Output the data below in full, byte for byte. Nothing may differ.
------ DATA PROVIDED
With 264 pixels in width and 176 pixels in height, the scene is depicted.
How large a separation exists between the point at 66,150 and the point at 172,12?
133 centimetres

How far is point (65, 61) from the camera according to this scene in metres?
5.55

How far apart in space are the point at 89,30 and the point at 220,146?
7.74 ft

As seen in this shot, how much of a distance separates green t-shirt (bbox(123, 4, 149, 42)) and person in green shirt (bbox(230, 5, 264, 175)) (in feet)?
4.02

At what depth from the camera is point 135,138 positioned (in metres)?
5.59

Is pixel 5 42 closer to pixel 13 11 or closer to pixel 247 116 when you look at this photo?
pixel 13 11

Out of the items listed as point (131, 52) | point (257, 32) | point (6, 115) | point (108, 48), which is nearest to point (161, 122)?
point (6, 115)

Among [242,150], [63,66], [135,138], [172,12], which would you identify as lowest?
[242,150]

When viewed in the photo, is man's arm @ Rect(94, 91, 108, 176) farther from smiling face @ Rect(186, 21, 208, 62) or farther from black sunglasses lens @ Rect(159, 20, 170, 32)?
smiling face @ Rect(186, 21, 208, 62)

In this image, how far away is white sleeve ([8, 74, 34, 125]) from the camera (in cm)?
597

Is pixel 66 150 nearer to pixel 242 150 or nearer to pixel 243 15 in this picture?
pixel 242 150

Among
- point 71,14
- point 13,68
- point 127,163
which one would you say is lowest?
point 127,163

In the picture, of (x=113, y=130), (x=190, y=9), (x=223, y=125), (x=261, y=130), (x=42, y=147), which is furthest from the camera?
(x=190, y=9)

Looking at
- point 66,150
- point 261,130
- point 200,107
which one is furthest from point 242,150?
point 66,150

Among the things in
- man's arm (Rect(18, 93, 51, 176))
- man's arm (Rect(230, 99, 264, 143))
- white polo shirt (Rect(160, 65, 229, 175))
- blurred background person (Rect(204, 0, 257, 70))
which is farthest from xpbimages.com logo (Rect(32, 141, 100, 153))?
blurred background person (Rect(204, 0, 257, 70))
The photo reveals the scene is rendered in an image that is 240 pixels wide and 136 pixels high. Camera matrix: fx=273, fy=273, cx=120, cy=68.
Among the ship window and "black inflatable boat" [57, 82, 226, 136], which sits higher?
------------
### EXPECTED ANSWER
With 264 pixels in width and 176 pixels in height, the scene is depicted.
How large a separation exists between the point at 66,150 and the point at 172,12?
133 centimetres

How far is point (65, 61) from the camera according to this scene in metres?
5.55

How far apart in space are the point at 89,30 and the point at 220,146?
7.74 ft

As seen in this shot, how much of a distance separates green t-shirt (bbox(123, 4, 149, 42)) and person in green shirt (bbox(230, 5, 264, 175)) (in feet)?
4.02

At what depth from the camera is point 135,138 positioned (in metres)?
5.59

Is pixel 5 42 closer to pixel 13 11 or closer to pixel 247 116 when you look at this photo?
pixel 13 11

Out of the items listed as point (131, 52) | point (257, 32) | point (6, 115) | point (108, 48), which is nearest to point (161, 122)?
point (6, 115)

Among [242,150], [63,66], [135,138], [172,12], which would you identify as lowest?
[242,150]

When viewed in the photo, is man's arm @ Rect(94, 91, 108, 176) farther from smiling face @ Rect(186, 21, 208, 62) or farther from black sunglasses lens @ Rect(159, 20, 170, 32)?
smiling face @ Rect(186, 21, 208, 62)

In this image, how far away is white sleeve ([8, 74, 34, 125]) from the camera (in cm)?
597

Is pixel 66 150 nearer to pixel 242 150 or nearer to pixel 243 15 in this picture?
pixel 242 150

Among
- point 71,14
- point 13,68
- point 127,163
which one would you say is lowest?
point 127,163

In the picture, of (x=113, y=130), (x=190, y=9), (x=223, y=125), (x=261, y=130), (x=42, y=147), which is furthest from the camera?
(x=190, y=9)

Looking at
- point 66,150
- point 261,130
- point 200,107
which one is furthest from point 242,150?
point 66,150

Among the things in
- man's arm (Rect(18, 93, 51, 176))
- man's arm (Rect(230, 99, 264, 143))
- white polo shirt (Rect(160, 65, 229, 175))
- blurred background person (Rect(204, 0, 257, 70))
which is farthest from xpbimages.com logo (Rect(32, 141, 100, 153))?
blurred background person (Rect(204, 0, 257, 70))
The photo reveals the scene is rendered in an image that is 240 pixels wide and 136 pixels high. Camera matrix: fx=273, fy=273, cx=120, cy=68.
Among the ship window and "black inflatable boat" [57, 82, 226, 136], which sits higher?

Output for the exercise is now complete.